**GIVEN REQUEST A:**
In the passage on destiny, what word does the Mahabharata use for the forces outside us in their totality?

**SELECTED TEXT:**
* * * * * * *
Well, there are forces outside us that powerfully influence our lives, says the Mahabharata. The epic calls such forces, in their totality, daiva, which is the word used by both Kripa and Bheeshma in their discourses, and has been translated as destiny. Daiva is often described as samashti karma, the karma of not just the individual, but of the group, of the totality. Daiva is like a mighty psychological force formed by the merging together of the psychology of each individual that forms part of the totality. It influences and shapes the world we live in.

Our world, which is a constantly changing flux, is shaped by this totality of individual psychological forces, and it is subject to the psychological power of each one of us: the power of our thoughts and emotions, and of our will; and to the thoughts, emotions and will of other people around us. The weak among us influence the world we live in mildly, and the powerful among us, powerfully.
Life is like being in a river. True, the current of the river is mighty, but in spite of that we have our choices. We can decide to let go and float with the river, or we can swim in its direction, thus making our journey faster than what it would be if left to the river alone; or we can fight against it, and swim in the opposite direction.

And some of us alter the very direction of the river – Krishna being one such man.

And that is what Krishna’s promise means. That he shall be born again and again, in age after age, to alter the very direction of the river of life, the river of the world.

His promise to incarnate in age after age is not an assertion of destiny; on the contrary, through that statement he is saying that there is nothing called an inalterable destiny.

What does it all mean to us at a professional and a personal level? It means that destiny is essentially in our hands. It is we who create our destiny. Even the mightiest powers bow down before human effort and will, provided these are strong enough and sustained.
* * * * * * *
[Rows from a spatial reasoning dataset]

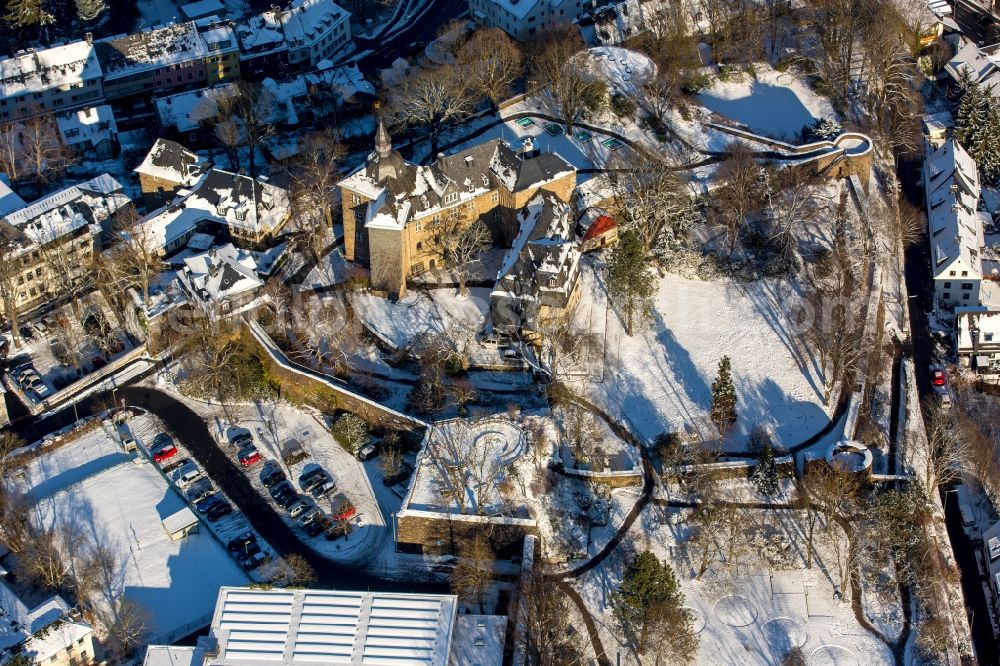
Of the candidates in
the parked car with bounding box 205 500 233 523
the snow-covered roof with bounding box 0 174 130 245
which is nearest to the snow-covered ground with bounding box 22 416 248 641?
the parked car with bounding box 205 500 233 523

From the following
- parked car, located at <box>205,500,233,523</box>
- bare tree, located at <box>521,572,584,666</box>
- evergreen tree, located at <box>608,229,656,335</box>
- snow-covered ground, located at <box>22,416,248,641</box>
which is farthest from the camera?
evergreen tree, located at <box>608,229,656,335</box>

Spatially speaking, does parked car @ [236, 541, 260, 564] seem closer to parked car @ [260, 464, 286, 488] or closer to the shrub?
parked car @ [260, 464, 286, 488]

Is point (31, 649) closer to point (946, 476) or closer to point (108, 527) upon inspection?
point (108, 527)

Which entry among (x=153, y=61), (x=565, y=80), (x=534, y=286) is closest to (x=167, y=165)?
(x=153, y=61)

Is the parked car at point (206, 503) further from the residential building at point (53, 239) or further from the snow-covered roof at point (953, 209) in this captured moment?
the snow-covered roof at point (953, 209)

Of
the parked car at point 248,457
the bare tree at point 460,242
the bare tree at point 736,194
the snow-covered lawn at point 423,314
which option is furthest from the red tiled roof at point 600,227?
the parked car at point 248,457

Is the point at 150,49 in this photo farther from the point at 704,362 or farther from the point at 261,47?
the point at 704,362
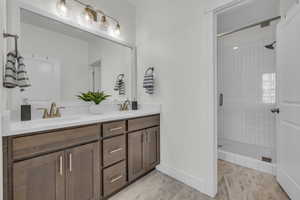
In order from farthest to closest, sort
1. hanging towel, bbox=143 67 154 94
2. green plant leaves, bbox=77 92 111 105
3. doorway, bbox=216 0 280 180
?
doorway, bbox=216 0 280 180 < hanging towel, bbox=143 67 154 94 < green plant leaves, bbox=77 92 111 105

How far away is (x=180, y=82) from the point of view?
2.04 metres

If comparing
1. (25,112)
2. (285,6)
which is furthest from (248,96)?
(25,112)

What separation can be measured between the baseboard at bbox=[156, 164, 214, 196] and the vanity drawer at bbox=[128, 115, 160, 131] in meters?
0.66

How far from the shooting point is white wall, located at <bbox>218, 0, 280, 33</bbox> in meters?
2.47

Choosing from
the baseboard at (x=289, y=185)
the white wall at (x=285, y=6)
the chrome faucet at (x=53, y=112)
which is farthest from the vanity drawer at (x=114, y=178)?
the white wall at (x=285, y=6)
* * * * * * *
**GIVEN REQUEST B:**
Retype everything in the records from the line containing "What separation can" down to the end of the records.

**CORRECT RESPONSE A:**
Daiva

**CORRECT RESPONSE B:**
What separation can be measured between the baseboard at bbox=[156, 164, 214, 196] and the vanity drawer at bbox=[128, 115, 160, 131] in meters?
0.66

How far from the shooting point is white wall, located at <bbox>218, 0, 280, 33</bbox> in meters?
2.47

Choosing from
the baseboard at (x=289, y=185)
the white wall at (x=285, y=6)
the chrome faucet at (x=53, y=112)
which is farthest from the vanity drawer at (x=114, y=178)?
the white wall at (x=285, y=6)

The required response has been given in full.